--- MATERIAL SHOWN Enclosed Below ---

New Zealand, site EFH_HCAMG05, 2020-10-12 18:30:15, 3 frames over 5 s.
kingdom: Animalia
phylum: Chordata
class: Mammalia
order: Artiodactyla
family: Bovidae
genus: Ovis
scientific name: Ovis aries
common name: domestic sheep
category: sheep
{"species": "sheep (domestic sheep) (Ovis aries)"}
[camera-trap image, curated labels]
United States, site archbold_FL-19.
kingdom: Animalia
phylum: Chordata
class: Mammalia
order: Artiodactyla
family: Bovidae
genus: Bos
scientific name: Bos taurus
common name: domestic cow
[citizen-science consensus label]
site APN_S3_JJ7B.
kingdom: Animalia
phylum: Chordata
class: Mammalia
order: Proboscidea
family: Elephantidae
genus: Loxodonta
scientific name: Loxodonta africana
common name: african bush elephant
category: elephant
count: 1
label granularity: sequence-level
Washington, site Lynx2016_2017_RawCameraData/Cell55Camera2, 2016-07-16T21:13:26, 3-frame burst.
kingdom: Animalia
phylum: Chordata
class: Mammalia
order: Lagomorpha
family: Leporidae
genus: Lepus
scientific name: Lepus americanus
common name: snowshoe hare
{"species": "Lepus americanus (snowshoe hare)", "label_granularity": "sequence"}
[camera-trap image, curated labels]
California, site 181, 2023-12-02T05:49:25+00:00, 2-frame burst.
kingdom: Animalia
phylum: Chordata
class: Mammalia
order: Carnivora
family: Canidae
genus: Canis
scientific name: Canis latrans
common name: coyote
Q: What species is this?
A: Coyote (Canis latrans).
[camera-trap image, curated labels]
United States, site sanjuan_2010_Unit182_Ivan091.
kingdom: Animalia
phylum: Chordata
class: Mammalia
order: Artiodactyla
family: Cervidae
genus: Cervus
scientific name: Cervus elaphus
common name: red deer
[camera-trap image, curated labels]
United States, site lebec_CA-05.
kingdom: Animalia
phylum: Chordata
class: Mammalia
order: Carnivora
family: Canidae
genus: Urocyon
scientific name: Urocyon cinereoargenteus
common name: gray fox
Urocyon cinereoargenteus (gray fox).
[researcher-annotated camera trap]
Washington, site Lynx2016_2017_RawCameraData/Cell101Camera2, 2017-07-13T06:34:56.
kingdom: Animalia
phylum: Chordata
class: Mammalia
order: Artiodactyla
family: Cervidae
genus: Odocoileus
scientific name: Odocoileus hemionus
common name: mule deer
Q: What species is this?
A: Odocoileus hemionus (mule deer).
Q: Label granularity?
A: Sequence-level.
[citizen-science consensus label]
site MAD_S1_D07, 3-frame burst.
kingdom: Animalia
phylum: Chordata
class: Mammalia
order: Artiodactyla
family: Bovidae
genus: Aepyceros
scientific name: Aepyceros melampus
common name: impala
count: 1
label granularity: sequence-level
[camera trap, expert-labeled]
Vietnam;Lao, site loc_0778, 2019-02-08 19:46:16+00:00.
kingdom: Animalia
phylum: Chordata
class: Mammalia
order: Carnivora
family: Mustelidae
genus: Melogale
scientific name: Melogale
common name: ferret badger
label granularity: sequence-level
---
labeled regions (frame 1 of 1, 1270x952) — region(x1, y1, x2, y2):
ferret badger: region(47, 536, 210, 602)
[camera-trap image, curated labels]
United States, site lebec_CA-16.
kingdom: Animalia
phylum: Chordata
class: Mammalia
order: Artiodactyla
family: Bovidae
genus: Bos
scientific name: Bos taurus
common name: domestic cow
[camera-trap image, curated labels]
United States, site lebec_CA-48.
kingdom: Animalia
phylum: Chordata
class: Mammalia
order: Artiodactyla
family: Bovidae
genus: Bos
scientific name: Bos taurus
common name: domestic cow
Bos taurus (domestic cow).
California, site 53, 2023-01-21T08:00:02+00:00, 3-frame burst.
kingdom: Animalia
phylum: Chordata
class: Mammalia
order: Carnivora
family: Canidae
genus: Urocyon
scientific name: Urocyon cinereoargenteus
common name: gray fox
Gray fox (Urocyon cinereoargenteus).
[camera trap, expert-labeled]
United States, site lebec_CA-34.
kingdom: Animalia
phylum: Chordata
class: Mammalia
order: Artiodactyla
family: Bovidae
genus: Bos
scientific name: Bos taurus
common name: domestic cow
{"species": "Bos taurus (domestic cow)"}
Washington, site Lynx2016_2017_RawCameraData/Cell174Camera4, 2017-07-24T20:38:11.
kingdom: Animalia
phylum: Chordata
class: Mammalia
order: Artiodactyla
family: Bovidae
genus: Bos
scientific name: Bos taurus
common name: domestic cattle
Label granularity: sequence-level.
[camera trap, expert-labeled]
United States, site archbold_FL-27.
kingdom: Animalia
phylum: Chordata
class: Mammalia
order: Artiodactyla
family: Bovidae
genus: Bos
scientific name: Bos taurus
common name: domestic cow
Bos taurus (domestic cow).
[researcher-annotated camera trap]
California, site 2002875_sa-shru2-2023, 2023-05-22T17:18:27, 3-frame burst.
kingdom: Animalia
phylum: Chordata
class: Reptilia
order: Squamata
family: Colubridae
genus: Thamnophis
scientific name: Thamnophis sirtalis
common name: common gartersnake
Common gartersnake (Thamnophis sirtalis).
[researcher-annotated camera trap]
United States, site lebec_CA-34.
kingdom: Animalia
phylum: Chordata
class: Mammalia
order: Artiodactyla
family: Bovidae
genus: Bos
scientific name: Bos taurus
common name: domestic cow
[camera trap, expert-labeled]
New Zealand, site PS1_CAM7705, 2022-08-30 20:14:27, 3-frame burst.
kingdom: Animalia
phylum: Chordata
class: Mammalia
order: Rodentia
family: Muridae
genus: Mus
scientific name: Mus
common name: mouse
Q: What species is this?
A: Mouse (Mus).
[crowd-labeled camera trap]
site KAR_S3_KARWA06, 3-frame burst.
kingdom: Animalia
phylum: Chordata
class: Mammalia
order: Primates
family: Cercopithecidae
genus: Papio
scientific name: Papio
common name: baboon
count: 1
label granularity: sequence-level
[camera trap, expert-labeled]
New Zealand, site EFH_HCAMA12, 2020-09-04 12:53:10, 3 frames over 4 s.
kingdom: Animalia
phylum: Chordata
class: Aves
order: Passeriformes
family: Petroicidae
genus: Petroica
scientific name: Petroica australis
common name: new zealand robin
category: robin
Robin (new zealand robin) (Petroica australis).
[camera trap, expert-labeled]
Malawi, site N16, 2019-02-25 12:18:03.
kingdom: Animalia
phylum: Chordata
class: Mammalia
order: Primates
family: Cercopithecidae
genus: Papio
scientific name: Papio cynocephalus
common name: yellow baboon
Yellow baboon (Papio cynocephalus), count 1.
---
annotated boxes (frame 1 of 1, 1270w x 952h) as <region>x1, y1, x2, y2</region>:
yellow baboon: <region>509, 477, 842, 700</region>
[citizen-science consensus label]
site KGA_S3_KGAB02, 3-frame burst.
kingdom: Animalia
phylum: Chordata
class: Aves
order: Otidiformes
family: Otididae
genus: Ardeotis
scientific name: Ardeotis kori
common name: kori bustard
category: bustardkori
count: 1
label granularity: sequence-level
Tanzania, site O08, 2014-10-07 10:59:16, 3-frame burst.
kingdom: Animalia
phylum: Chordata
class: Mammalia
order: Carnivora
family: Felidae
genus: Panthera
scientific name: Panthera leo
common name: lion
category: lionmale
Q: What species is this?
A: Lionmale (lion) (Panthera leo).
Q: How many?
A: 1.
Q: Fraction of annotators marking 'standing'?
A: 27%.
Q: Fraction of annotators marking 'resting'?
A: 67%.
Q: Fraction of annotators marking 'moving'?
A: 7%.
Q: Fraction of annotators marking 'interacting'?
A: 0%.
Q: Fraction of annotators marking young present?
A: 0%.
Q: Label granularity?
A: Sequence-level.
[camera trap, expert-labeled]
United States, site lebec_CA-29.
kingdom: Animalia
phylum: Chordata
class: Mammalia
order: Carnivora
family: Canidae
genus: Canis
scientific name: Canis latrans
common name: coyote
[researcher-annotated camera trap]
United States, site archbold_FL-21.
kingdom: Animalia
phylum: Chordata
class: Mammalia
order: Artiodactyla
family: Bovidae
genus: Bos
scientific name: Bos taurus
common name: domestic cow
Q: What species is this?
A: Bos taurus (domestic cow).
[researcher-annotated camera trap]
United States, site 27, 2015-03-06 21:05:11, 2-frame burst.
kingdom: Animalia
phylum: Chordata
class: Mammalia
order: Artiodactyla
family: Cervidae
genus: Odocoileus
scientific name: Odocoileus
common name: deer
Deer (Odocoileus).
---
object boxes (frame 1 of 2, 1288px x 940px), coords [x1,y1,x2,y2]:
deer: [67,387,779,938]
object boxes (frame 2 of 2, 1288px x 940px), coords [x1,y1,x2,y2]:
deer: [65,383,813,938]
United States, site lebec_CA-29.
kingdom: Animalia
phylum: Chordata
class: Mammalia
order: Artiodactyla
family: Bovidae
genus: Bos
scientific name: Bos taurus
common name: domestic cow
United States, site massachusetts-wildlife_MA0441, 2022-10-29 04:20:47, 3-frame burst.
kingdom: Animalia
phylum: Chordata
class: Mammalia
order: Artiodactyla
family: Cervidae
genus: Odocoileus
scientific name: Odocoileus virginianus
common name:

--- End of Enclosed MATERIAL SHOWN ---

YOUR TASK. Each line from the beginning of the entries to the line with "United States, site archbold_FL-19." must be repeated exactly, with both end lines kept and no other lines given.

TASK OUTPUT.
New Zealand, site EFH_HCAMG05, 2020-10-12 18:30:15, 3 frames over 5 s.
kingdom: Animalia
phylum: Chordata
class: Mammalia
order: Artiodactyla
family: Bovidae
genus: Ovis
scientific name: Ovis aries
common name: domestic sheep
category: sheep
{"species": "sheep (domestic sheep) (Ovis aries)"}
[camera-trap image, curated labels]
United States, site archbold_FL-19.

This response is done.